------ 原文节选 ------
更新时间:2022-02-10 GMT+08:00

安全组规划

SAP安全组规划

安全组规划要根据SAP的主机间通信要求制定,主要需要考虑管理平面,内部通信平面要求,并与网络部门合作完成安全组设置,具体的SAP对安全组规则的要求请参考TCP/IP ports used by SAP Applications

安全组规划要根据SAP的主机间通信要求制定,主要安全组规则请参考下表进行设定。

  • 网段信息与IP地址信息请根据实际部署规划。下面的安全组规则仅是推荐的最佳实践,用户可根据自身的特殊要求,设置安全组规则。
  • 下表中,##表示SAP的实例编号,此处需要与安装SAP软件时指定的实例编号保持一致,如有多个实例编号,依次填写。

源地址

协议

端口范围

说明

Inbound

10.10.1.0/24

TCP

1-65535

各实例在子网内通信

10.10.1.0/24

TCP

5##13~5##14

允许SAP HANA Studio访问SAP HANA。

10.10.1.0/24

TCP

3##00~3##10

数据库内部通信

10.10.1.0/24

TCP

3##15 、3##17

DB Client接入端口

10.10.1.0/24

TCP

111,2049,4000-4002

用于NFS通信

10.10.1.0/24

TCP

40000~40001

SAP Business One服务端端口

10.10.1.0/24

TCP

22

允许以SSH协议访问SAP

10.10.1.0/24

TCP

43##

允许从10.0.0.0/24子网以HTTPS协议访问XSEngine

10.10.1.0/24

TCP

80##

允许从10.0.0.0/24子网以HTTP协议访问XSEngine

10.10.1.0/24

TCP

8080 (HTTP)
------ 记录 ------
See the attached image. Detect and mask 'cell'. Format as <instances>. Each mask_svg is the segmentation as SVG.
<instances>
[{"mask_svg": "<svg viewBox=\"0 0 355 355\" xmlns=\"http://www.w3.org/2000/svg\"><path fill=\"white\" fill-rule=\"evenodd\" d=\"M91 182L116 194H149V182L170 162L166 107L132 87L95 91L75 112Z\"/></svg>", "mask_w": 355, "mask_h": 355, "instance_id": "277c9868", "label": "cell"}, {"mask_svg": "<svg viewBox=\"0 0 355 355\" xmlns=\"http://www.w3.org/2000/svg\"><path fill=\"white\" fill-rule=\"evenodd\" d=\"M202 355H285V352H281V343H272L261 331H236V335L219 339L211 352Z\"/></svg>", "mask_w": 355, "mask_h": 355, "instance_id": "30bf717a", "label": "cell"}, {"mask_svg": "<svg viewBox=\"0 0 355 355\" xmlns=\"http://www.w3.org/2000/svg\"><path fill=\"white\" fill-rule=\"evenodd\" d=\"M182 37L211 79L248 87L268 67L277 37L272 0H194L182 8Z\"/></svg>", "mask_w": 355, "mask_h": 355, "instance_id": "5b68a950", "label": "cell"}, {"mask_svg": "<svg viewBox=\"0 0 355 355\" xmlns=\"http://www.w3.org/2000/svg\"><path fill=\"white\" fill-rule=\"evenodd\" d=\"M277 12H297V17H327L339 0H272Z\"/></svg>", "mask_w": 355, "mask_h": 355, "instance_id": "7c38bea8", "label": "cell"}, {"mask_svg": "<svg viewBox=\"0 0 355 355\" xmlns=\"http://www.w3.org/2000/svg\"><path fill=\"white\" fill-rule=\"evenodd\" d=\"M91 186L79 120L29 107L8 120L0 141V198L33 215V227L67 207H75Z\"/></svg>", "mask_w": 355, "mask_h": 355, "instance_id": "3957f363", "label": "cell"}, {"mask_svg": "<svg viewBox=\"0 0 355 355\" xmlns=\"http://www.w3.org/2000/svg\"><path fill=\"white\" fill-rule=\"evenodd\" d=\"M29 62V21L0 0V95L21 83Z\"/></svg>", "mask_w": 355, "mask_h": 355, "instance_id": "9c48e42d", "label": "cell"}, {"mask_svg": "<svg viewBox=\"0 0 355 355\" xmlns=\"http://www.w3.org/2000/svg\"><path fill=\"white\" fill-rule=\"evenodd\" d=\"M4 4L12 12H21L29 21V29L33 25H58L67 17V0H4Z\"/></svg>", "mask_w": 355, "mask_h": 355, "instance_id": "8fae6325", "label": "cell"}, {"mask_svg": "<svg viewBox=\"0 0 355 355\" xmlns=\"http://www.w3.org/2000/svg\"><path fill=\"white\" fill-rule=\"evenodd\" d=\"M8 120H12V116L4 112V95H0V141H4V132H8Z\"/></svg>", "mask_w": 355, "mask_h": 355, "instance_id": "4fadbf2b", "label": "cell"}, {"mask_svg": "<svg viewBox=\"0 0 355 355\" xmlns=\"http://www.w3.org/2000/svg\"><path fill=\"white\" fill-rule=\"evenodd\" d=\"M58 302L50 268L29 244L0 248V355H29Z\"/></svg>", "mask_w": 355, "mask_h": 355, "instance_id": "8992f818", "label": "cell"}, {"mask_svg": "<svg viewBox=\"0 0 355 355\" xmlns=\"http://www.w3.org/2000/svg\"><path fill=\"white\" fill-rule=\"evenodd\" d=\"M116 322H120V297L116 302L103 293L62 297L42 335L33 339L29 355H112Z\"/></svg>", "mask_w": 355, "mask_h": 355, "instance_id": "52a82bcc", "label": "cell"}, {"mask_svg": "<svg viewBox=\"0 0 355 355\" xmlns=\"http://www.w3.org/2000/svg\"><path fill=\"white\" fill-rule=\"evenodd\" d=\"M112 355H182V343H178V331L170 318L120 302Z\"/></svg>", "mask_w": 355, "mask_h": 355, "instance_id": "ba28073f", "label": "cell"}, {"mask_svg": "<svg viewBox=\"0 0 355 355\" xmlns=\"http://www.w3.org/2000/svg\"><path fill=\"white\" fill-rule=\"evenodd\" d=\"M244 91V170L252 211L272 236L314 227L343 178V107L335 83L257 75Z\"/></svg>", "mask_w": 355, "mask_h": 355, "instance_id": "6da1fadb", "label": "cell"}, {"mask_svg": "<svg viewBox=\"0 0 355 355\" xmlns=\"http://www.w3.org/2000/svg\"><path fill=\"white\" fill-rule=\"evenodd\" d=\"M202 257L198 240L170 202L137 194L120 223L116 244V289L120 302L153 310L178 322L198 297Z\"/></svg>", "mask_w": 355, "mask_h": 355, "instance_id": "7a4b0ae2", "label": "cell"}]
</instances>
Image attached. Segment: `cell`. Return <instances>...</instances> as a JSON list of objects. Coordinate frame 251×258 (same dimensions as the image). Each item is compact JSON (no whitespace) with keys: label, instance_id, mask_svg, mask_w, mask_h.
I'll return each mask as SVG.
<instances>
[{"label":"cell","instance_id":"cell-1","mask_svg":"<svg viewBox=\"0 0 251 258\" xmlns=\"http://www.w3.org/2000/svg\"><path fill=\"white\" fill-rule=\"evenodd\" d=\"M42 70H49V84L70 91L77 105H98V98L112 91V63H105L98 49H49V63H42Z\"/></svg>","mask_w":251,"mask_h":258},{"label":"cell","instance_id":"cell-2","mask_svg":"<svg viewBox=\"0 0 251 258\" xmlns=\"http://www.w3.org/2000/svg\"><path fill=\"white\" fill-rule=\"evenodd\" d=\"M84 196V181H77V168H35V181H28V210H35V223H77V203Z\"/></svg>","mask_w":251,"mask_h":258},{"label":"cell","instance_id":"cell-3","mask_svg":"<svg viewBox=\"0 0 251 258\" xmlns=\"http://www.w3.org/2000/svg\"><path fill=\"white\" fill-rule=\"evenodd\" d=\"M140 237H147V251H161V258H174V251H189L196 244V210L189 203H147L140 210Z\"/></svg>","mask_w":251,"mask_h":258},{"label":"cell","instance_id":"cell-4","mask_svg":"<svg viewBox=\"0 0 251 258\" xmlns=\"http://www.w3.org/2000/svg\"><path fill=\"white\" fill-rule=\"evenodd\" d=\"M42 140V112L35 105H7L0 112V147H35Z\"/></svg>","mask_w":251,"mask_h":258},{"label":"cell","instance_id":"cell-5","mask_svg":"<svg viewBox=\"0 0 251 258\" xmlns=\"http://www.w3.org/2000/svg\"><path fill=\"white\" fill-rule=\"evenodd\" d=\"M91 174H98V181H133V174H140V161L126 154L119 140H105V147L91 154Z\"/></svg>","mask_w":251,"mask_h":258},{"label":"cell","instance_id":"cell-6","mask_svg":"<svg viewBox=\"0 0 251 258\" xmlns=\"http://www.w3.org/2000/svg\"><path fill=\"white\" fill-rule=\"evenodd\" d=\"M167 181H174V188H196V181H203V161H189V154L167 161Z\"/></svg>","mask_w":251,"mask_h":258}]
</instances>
------
练习任务:
• 1. 在SAP安全组规划一文的表格中,“##”表示什么?
• 2. 请从SAP安全组规划一文末尾接着往下写。

参考答案:
• 1. “##”表示SAP的实例编号,需要与安装SAP软件时指定的实例编号保持一致。

• 2.
允许Software Update Manager (SUM)以HTTP协议访问SAP HANA

10.10.1.0/24

TCP

8443 (HTTPS)

允许Software Update Manager (SUM)以HTTPS协议访问SAP HANA

10.10.1.0/24

TCP

1128-1129

允许以SOAP/HTTP协议访问SAP Host Agent

系统自动指定。

ANY

ANY

系统默认创建的安全组规则

允许属于同一个安全组的云服务器互相通信

Outbound

ANY

ANY

ANY

系统默认创建的安全组规则。

允许SAP HANA访问全部对端。